Governador Clécio anuncia transferência de área da União ao Estado e garante regularização fundiária para 520 famílias na Zona Norte de Macapá
Aprovado pela SPU, acordo construído entre Governo do Amapá, Ibama e moradores da ocupação Brasil Novo 3 prevê emissão dos títulos de propriedade e a execução de melhorias urbanas na comunidade.
Durante plenária com moradores da ocupação Brasil Novo 3, na Zona Norte de Macapá, o governador Clécio Luís anunciou que a área ocupada pelas 520 famílias será transferida da União para o Governo do Amapá. A reunião aconteceu no sábado, 30.
O terreno, atualmente concedido ao Ibama, recebeu autorização da Secretaria do Patrimônio da União (SPU) para o repasse ao Estado, medida que permitirá avançar no processo de regularização fundiária das famílias que vivem no local há pelo menos sete anos.
"Para chegarmos até aqui houve muito diálogo e articulação. Estamos tratando, uma a uma, as situações das ocupações já consolidadas, sempre falando a verdade para as pessoas. Nosso compromisso é com quem precisa de moradia, não com especuladores. São famílias trabalhadoras, pessoas que precisaram de um lugar para viver, construíram suas casas e agora precisam da segurança de ter esse direito reconhecido”, enfatizou Clécio Luís.
O processo teve início após o governador Clécio Luís receber, em janeiro de 2025, uma carta dos moradores solicitando apoio para a regularização da área.

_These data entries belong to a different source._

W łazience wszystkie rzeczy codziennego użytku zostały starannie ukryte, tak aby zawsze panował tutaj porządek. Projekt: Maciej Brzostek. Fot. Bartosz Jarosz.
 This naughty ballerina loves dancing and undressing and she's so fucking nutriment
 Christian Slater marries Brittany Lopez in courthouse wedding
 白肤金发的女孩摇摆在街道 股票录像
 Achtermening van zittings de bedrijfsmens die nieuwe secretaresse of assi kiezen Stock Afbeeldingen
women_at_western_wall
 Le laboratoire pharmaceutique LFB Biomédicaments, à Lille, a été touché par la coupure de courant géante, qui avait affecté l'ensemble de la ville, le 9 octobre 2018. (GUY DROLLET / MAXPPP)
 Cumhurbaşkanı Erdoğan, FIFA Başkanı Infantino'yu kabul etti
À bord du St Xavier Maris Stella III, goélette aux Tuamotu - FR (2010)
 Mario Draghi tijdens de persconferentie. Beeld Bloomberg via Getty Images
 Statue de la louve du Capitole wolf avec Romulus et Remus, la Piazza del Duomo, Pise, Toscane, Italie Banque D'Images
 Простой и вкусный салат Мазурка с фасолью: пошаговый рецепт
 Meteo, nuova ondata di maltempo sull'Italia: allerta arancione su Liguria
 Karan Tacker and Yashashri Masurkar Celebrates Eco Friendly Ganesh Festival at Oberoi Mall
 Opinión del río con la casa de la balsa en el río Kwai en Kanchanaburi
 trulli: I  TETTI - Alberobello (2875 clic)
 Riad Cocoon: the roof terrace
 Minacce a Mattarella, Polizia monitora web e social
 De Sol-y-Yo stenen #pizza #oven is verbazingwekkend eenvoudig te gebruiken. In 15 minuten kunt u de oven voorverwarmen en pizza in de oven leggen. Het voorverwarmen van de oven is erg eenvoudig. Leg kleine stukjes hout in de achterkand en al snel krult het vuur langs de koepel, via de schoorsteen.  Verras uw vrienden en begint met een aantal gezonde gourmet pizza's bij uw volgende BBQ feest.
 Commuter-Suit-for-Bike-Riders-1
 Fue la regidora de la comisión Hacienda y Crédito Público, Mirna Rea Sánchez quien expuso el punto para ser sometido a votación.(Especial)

As tratativas avançaram, mas acabaram sendo interrompidas por ações de pessoas que não residiam no local e tentavam se beneficiar da ocupação.
Em janeiro de 2026, o trabalho foi retomado pela Secretaria de Estado da Habitação (Sehab) e pelo Instituto de Terras do Amapá (Amapá Terras), com apoio do Movimento dos Trabalhadores Sem-Teto (MTST) e articulação dos senadores Davi Alcolumbre e Randolfe Rodrigues.
“No mesmo dia, por determinação do governador, encaminhamos um ofício ao Ibama propondo a construção de um acordo com a comunidade e a busca de uma solução definitiva para a área. Uma semana depois, o órgão respondeu ao nosso pedido e iniciamos as tratativas que resultaram neste avanço para as famílias”, destacou o diretor-presidente do Amapá Terras, Jorge Rafael.
Durante as negociações, o Ibama sinalizou que concorda em ceder os três hectares atualmente ocupados pelas famílias, de uma área total de 10 hectares destinada ao Centro de Triagem de Animais Silvestres (Cetas).
Como contrapartida, o Governo do Estado assumirá compromissos relacionados à regularização fundiária e à urbanização da comunidade. Entre as medidas previstas estão a construção de um muro para delimitar os espaços do Cetas e da área residencial, o reforço da segurança e a execução de obras de infraestrutura urbana.
O governador realizou a entrega dos atos formais à presidência da associação da comunidade. A próxima etapa consistirá no trâmite burocrático célere para registrar os imóveis em cartório e emitir os títulos de propriedade aos moradores.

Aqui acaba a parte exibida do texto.